沖縄にとってOISTとは?〜新型コロナウイルスによる危機に立ち向かう〜
沖縄科学技術大学院大学(OIST)設立10周年の節目にあたり、学長のピーター・グルース博士が、経済・教育・環境・健康の4つのテーマにおけるOISTと沖縄社会とのつながりについて振り返ります。シリーズの最終回は「新型コロナウイルス感染症」がテーマです。
沖縄県は、他都道府県の例に漏れず、新型コロナウイルス感染症の流行により、深刻な影響を受けてきました。特に、国際的に観光地として知られる沖縄では、多くの住民が経済的にも追い打ちをかけられています。その一方で、国内からの観光客の移動によって感染拡大に拍車がかかり、沖縄県の新規感染者数の割合は東京を上回ることもありました。特に、小さな離島では、高齢者の割合も高く、病床数や医療品等の物流が限られているため、医療体制に相当な負担がかかります。
沖縄科学技術大学院大学(OIST)の学長兼CEOのピーター・グルース博士は、OISTはパンデミック発生当初から沖縄県と協力し、新型コロナウイルス感染症による危機に対処するための学術データや物資の提供に努めてきたと述べます。「パンデミック発生から最初の数ヶ月間は、保護具からウイルスがどのように拡散するかの知識まで、世界中であらゆるものが不足していました。」
沖縄県に最初の感染者が入り、2020年4月に県内の感染者数が急増した際には、県が必要な対策を考慮する際の参考にしていただくために、OISTの研究者が、様々な封じ込め対策を想定して感染拡大を予測したモデルを提供しました。
同時期には、世界的な供給網のひっ迫により、手指消毒剤や個人用保護具が不足しました。これを受けて、複数の研究ユニットが結集して資源や専門知識を活かし、最前線で働く医療従事者や地域社会で必要とされる物資を製造しました。博士課程学生2名が率先して行った取り組みでは、OIST関係者が製造したアルコールジェル900リットル以上を県立中部病院や恩納村などの地域社会に届けました。
医療従事者のために、コロナウイルスを含んだ飛沫やエアロゾルを効果的に防ぐことができるフェイスシールドを3Dプリンターで作製し、800枚提供しました。沖縄県から要請をいただき、更に1350枚を配布、また、OISTの研究チームは、1日に最大400枚のN95マスクをUVC(紫外線C波)で清浄する充電装置を製作し、地元の病院に寄贈しました。
中でも特にグルース学長が強調するのは、現在も継続中のPCR検査施設の立ち上げと運用です。学内関係者だけでなく、沖縄県からの委託による検査も行っています。OISTのPCR検査施設は、新型コロナウイルス感染症の検査を行うために県内に3番目に設置された施設でした。

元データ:
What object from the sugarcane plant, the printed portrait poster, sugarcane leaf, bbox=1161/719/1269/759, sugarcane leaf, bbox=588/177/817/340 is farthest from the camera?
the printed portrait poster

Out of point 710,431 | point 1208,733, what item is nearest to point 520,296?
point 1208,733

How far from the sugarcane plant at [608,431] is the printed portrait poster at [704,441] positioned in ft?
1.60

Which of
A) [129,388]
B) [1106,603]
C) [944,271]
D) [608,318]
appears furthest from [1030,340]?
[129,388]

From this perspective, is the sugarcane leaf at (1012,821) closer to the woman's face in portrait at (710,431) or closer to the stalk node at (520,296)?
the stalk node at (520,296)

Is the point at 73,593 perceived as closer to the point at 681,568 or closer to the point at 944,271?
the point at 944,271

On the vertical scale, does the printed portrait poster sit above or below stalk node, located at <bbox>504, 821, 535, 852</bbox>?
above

課題: OISTの新型コロナ対応を述べた抜粋文を、最後の文に続けて書き継ぎなさい。 これらの項目は抜粋文の内容とは関係がありません。

記述解答:
「この2年足らずで5万件以上のPCR検査を行ってきました。PCR検査は、コロナウイルスの蔓延を監視・予防するために非常に重要な役割を果たしています。現在、沖縄県のご協力の下、最前線で活躍する医療従事者や救急隊員のほか、介護施設の利用者や高齢者施設の入居者など、感染リスクが高い地元の方々に集中してPCR検査を実施しています。」(グルース学長)
OISTでは、ウイルスに対する抗体の有無と量を調査するために、指穿刺で血液検査を行う独自の方法を構築しました。ワクチン接種が開始される以前は、抗体があるということは新型コロナウイルスに感染したことがあることを意味したため、県内の流行状況を測定する方法として利用されていました。
抗体検査チームは、2020年8月に学内関係者を対象に予備研究を行った後、沖縄県と協力して、新型コロナウイルス感染症以外の理由で入院した患者から採取した4500検体を検査しました。また、消防士、動物医療従事者、救助隊員など、最前線で働く人々の感染リスクが高まっているかどうかを調べる小規模な調査も行いました。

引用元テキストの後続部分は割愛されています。